Des cheveux noirs bouclés encadraient la figure irrégulière; un nez légèrement relevé, mais dont les ailes palpitaient; les yeux ardents, tantôt rêveurs, tantôt resplendissant d'un éclat passionné, reflétaient toutes les ardeurs de cette jeune fille de vingt ans, qui, fanatisée par la grandeur des chefs-d’œuvres musicaux qu'elle étudiait, apparaissait transfigurée comme autrefois Pauline Viardot* ou la Penco*. La voix, grave et douce à la fois, avait cette puissance magnétique que les Meyerbeer, les Berlioz et les Verdi se désespéraient de ne pas rencontrer même chez les grands artistes à la mode.
Aussi Vigaert était-il heureux à la pensée qu'il pouvait jeter cette merveille aux pieds de musiciens de génie de son époque.
Emma, douce et docile, se laissait conduire par son professeur, pour lequel elle avait une sorte d'amour admiratif et respectueux.
Quand Vigaert lui avait parlé de débuts au théâtre, elle s'était mise à pleurer et avait tout d'abord refusé, prétendant qu'on ne peut pas être honnête dans ce monde-là.
Vigaert avait souri et, en haussant les épaules, s'était entendu répondre:
- Allons! ma petite, ne disons pas de bêtises, n'est-ce pas. Vous avez un million dans le gosier, c'est une garantie.
La maman Danicourt n'avait pas médit en insinuant la possibilité qu'il y eût un amour sous jeu.

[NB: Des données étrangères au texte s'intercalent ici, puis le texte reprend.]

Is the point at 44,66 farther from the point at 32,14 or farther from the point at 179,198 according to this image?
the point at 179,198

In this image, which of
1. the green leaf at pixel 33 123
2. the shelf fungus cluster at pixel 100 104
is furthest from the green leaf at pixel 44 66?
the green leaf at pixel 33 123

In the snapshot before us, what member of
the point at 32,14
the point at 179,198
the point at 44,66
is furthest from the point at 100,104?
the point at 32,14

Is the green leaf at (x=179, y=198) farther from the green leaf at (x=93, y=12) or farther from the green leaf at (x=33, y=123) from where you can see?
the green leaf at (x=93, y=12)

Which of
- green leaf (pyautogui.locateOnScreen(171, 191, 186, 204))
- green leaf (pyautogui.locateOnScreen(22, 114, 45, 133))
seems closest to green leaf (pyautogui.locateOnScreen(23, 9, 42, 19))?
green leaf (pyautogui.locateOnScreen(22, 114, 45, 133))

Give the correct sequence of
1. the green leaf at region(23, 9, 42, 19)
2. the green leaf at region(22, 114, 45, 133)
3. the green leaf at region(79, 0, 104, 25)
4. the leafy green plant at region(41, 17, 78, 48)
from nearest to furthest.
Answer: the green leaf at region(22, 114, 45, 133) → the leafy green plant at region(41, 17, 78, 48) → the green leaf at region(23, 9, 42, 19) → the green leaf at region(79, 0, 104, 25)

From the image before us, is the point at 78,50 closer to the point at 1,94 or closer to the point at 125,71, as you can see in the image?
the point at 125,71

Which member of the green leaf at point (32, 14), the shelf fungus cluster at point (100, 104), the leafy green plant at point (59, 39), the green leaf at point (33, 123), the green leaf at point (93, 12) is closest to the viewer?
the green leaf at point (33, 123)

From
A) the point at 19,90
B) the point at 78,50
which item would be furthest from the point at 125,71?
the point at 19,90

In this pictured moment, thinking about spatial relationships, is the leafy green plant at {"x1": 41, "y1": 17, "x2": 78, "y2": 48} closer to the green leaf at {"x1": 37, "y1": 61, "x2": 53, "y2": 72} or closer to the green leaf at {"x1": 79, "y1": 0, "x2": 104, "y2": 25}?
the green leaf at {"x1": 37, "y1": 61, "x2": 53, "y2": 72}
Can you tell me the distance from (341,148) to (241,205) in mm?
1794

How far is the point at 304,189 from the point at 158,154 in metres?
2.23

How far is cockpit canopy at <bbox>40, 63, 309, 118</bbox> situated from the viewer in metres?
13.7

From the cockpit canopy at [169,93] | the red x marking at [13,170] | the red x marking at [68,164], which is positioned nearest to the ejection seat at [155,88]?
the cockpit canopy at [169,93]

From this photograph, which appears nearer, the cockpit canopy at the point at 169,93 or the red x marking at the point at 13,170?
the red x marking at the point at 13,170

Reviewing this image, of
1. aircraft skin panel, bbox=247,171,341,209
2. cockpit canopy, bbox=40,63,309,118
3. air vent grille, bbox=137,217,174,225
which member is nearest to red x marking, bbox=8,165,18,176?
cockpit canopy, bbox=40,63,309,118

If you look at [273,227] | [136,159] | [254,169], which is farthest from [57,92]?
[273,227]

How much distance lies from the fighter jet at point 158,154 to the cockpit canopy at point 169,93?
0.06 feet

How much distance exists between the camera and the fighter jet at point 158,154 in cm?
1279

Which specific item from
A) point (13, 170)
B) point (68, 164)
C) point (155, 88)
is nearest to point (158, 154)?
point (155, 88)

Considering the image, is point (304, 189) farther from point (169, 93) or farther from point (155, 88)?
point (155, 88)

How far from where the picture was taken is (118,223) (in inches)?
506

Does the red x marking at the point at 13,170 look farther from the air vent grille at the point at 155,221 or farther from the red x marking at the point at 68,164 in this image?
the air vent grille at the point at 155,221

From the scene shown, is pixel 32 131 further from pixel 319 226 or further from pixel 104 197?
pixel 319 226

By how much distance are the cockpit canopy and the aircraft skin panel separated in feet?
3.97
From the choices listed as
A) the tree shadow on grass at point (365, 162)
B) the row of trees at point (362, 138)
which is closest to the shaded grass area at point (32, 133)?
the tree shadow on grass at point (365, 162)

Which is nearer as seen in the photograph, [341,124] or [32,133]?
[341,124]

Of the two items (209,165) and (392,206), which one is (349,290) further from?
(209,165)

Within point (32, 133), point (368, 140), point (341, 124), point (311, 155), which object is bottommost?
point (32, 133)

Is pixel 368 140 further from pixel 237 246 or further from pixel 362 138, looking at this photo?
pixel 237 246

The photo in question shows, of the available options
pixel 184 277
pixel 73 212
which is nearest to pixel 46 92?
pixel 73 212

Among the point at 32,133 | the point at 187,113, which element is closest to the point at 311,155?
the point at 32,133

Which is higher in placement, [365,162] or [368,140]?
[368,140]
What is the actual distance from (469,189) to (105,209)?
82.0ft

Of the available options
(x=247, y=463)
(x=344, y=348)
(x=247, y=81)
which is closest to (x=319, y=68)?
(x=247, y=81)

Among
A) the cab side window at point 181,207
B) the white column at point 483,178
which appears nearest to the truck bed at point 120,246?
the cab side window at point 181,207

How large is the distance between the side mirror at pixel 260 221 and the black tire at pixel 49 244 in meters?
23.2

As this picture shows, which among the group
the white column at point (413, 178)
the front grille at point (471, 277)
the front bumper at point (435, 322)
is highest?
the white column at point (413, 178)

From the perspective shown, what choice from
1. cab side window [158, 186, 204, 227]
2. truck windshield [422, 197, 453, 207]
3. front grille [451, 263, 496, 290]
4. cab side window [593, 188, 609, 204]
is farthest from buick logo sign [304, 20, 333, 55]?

Emma, depuis six mois, pâtissait et maigrissait; elle travaillait avec rage, vocalisant deux heures le matin, deux heures le soir; elle se hâtait pour être prête le jour où elle aurait une audition officielle à l'Opéra; mais en même temps, elle échangeait une correspondance platonique, mais très suivie avec un jeune amateur rencontré chez Vigaert et qui lui donnait la réplique dans les duos aux heures de leçons.
Sous l’œil paternel de Vigaert, la passion couvait dans le cœur des deux élèves, et les serrements de mains nécessités par l'interprétation musicale, les gestes suppliants étaient effectués avec d'autant plus d'art qu'ils étaient sincères.- Qu'est-ce que cela pouvait lui faire, à lui Vigaert; il avait un sujet rare, c'est tout ce qu'il lui fallait.
Et, en somme, Emma avait consenti à se faire demander en mariage régulièrement par le jeune homme, fils d'un gros négociant du quartier, et qui se proposait, lui aussi, d'empêcher Emma de débuter s'il l'épousait.
Et voilà où en étaient les choses quand M. et Mme Denicourt ordonnèrent le retour de leur fille à A...
Un an s'est écoulé.
Tout est rentré dans l'ordre, et dans la religion, comme le voulaient M. et Mme Denicourt.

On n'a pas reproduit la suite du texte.